A test is clinically useful if the use of the results informs management decisions that improve the net health outcome of care. The net health outcome can be improved if patients receive correct therapy, or more effective therapy, or avoid unnecessary therapy or avoid unnecessary testing.


Direct evidence of clinical utility is provided by studies that have compared health outcomes for patients managed with and without the test. Because these are intervention studies, the preferred evidence would from randomized controlled trials (RCTs).


Systematic Reviews

The 2016 systematic review by Chaikriangkrai et. al. (discussed above) assessed studies of relevance to our analysis of clinical utility. Specifically, in 8 studies (total N=3556 patients), those with a coronary artery calcium (CAC) score of 0 had a significantly lower risk of MACEs (major adverse cardiac events) compared with patients with CAC scores greater than 0 (RR=0.06; 95% CI, 0.04 to 0.11; p<0.001; I2=0%). The risk difference was 0.19 (95% CI, 0.11 to 0.27).


Observational Studies

Yerramasu et. al. (2014) prospectively assessed an evaluation algorithm including coronary artery calcium (CAC) scoring for patients presenting to a rapid access chest pain clinic with stable chest pain possibly consistent with coronary heart disease (CHD). Three hundred patients presenting with acute chest pain to 1 of 3 chest pain clinics underwent CAC scoring. If the CAC score was 1000 or more Agatston units, interventional coronary angiography (ICA) was performed; if the CAC score was less than 1000, (computed tomography coronary angiography) CTCA was performed. All patients with a CAC score of 0 and low pretest likelihood of CHD had no obstructive CHD on CTCA and were event-free during follow-up. Of the 18 patients with CAC scores from 400 to 1000, 17 (94%) had greater than 50% obstruction on subsequent CTCA and were referred for further evaluation, 14 (78%) of whom had obstructive CHD. Of 15 patients with CAC scores 1000 or more and who were referred for coronary angiography, obstructive CHD was present in 13 (87%). This study suggested that CAC scoring can be used in the acute chest pain setting to stratify decision making for further testing.

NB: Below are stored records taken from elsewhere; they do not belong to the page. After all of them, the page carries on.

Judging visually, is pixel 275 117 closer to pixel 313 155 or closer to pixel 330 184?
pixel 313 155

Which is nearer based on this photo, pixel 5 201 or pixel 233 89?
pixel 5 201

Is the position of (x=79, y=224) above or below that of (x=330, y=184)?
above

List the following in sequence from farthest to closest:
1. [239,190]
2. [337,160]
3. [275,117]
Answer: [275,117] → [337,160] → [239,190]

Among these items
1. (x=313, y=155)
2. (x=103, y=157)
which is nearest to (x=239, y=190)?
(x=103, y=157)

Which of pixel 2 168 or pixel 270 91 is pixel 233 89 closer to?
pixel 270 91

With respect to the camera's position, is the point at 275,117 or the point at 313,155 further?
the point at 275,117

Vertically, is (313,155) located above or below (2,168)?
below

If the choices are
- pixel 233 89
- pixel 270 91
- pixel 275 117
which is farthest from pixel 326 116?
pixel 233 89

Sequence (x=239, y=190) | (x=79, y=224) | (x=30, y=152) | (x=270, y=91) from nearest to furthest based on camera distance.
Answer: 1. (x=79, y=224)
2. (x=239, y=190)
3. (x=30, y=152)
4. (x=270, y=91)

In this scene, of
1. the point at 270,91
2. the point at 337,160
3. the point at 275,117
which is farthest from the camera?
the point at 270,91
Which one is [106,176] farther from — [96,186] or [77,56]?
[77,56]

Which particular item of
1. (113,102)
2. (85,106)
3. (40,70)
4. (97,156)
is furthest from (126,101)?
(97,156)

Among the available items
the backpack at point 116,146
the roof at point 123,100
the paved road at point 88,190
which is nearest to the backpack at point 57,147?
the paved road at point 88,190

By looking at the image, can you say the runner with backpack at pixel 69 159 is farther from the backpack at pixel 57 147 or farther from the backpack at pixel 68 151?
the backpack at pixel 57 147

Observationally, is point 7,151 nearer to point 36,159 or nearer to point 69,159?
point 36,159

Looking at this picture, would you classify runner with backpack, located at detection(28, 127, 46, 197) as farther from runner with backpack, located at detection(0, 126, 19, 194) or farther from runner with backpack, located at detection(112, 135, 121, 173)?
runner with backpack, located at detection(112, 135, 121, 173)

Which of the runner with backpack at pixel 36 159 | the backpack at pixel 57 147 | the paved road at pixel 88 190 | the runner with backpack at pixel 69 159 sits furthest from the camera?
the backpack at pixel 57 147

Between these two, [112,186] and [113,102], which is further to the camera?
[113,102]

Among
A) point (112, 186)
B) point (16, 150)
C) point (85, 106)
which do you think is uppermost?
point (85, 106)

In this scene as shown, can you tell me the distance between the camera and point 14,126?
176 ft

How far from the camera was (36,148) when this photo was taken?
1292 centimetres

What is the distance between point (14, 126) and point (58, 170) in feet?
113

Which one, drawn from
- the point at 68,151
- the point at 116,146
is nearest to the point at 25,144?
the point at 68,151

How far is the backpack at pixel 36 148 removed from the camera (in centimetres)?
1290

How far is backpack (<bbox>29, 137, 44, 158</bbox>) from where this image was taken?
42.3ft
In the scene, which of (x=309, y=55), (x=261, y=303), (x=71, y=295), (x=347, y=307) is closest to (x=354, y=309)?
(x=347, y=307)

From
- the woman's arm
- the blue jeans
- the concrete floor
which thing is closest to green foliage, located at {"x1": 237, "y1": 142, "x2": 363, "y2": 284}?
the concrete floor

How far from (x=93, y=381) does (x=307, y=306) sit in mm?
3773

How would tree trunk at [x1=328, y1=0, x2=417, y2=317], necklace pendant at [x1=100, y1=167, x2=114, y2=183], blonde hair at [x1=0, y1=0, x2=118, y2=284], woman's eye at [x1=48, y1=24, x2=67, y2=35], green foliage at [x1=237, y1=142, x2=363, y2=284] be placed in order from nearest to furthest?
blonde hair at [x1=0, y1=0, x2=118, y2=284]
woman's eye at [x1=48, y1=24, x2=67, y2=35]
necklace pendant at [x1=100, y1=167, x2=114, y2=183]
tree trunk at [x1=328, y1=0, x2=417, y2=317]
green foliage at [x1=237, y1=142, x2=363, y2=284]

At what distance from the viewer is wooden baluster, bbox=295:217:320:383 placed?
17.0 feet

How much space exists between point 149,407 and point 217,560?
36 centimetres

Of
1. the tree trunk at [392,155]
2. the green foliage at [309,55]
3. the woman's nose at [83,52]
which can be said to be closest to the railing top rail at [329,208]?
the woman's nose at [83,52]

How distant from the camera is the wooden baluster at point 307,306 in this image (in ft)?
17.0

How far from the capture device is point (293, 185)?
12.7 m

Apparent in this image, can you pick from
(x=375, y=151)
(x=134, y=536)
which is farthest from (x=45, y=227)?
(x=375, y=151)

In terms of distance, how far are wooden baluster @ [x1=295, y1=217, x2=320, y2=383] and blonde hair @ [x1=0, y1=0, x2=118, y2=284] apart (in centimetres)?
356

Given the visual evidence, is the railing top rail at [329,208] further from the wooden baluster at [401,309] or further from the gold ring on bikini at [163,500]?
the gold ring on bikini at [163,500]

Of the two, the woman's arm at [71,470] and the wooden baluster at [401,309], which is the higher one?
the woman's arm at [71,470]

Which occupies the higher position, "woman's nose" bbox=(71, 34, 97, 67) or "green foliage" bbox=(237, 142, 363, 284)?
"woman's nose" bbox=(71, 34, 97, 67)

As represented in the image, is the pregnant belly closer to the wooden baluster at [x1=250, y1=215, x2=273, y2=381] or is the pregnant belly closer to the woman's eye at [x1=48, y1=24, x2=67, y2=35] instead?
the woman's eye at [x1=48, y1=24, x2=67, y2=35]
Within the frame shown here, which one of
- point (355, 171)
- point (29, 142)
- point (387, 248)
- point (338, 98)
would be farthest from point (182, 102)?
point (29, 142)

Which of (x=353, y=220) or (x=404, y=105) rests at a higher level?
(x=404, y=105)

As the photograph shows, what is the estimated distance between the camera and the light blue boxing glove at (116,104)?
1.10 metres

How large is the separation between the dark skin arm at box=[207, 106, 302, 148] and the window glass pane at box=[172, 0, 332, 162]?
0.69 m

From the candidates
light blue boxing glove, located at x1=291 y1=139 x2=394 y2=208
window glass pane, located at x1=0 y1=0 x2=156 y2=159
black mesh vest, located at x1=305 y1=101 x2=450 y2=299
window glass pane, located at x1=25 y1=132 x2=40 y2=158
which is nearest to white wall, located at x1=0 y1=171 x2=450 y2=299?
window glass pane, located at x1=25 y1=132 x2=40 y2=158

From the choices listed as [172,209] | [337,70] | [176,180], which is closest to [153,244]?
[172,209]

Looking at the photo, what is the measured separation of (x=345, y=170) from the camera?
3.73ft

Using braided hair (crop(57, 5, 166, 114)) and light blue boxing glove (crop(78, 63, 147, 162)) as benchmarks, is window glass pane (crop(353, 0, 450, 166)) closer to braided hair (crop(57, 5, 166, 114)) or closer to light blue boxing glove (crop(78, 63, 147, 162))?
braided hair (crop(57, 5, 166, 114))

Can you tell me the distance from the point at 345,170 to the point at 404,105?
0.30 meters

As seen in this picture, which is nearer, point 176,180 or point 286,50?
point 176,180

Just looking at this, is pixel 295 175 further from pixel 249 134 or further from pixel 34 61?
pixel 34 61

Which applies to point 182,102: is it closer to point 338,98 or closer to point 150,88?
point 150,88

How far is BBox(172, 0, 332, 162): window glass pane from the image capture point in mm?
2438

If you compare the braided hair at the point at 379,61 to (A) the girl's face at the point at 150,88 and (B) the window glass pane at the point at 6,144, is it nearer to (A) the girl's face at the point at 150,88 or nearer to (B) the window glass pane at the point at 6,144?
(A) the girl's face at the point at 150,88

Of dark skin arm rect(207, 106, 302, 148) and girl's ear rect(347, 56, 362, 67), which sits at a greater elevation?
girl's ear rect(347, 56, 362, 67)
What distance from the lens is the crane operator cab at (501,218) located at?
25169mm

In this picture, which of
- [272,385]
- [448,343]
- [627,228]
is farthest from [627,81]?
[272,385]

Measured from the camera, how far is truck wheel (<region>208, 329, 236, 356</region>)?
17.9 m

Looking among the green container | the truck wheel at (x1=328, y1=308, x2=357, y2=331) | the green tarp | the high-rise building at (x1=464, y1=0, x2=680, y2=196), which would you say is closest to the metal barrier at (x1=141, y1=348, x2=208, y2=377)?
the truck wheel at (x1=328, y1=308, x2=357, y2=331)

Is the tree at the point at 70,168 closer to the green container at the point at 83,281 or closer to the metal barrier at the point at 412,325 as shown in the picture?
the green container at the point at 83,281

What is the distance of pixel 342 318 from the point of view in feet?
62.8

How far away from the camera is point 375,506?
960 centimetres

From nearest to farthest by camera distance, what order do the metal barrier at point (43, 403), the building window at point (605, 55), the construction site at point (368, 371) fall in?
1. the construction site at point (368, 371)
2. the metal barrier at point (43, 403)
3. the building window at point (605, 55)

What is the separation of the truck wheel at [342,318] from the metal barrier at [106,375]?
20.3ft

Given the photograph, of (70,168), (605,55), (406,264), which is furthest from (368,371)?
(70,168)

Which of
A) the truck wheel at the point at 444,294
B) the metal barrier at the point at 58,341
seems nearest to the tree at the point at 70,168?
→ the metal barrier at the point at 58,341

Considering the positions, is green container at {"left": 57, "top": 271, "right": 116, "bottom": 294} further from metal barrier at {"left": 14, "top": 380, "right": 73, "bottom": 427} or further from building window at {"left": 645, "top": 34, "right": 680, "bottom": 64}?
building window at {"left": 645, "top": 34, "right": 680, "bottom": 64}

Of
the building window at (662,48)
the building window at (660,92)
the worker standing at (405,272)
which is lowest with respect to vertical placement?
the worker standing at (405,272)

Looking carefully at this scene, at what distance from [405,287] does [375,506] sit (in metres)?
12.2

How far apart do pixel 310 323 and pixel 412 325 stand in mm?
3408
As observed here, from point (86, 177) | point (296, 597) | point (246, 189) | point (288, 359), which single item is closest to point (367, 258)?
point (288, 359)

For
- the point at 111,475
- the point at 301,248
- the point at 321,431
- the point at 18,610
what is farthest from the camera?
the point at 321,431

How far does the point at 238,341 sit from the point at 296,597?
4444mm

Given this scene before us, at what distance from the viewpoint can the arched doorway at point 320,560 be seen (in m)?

Ten Kate et. al. (2013) prospectively evaluated the accuracy of cardiac computed tomography (CT), including coronary artery calcium (CAC) scoring with or without computed tomography coronary angiography (CTCA), in distinguishing heart failure due to coronary artery disease (CAD) from heart failure due to non-CAD causes. Data on the predictive ability of a negative CAC score in ruling out CAD was also included. The study included 93 symptomatic patients with newly diagnosed heart failure of unknown etiology, all of whom underwent CAC scoring. Those with a CAC score greater than 0 underwent CTCA and, if the CTCA was positive for CAD (>20% luminal diameter narrowing), interventional coronary angiography (ICA) was recommended. Forty-six percent of patients had a CAC score of 0. At a mean follow-up of 20 months, no patient with a CAC score of 0 had a myocardial infarction, underwent percutaneous coronary intervention, had a coronary artery bypass graft, or had signs of CAD.


Summary of Evidence

For individuals who are asymptomatic with risk of coronary artery disease (CAD) who receive coronary artery calcium (CAC) scoring as a stand-alone test, the evidence includes multiple systematic reviews, randomized controlled trials (RCTs) and nonrandomized observational studies. The role of CAC scoring, particularly for determining its incremental value for risk stratification in those with intermediate Framingham Risk Score (FRS) continues to be studied. Although randomized controlled trials and observational studies suggest that CAC scores may predict risk for future coronary events, the evidence shows variability in the accuracy of tests results. Data from the MESA trial was used to conclude that adding the CAC to the risk estimator resulted in a better prediction of ASCVD events. However, the problem is many people do not have ASCVD events and the number of people reclassified incorrectly is much higher than the number reclassified correctly. An AHRQ systematic review in 2018 for the USPSTF 2018 recommendation for cardiovascular disease risk assessment with nontraditional risk factors that include coronary artery calcium (CAC) score, found inadequate evidence to assess whether treatment decisions guided by coronary artery calcium (CAC) score results, when added to existing CVD risk assessment models, lead to reduced incidence of CVD events or mortality. Also, direct evidence of improved patient outcomes from changes in statin, aspirin, and other preventive therapies prescribed according to CAC score is limited mainly to small- randomized studies and observational data. It is also important to note that according to a meta-analysis of four prospective studies statins do not appear to significantly reduce the rate of CAC progression. High-quality evidence demonstrating that the use of CAC scores in clinical practice leads to changes in patient management or in individual risk behaviors that improve cardiac outcomes is lacking.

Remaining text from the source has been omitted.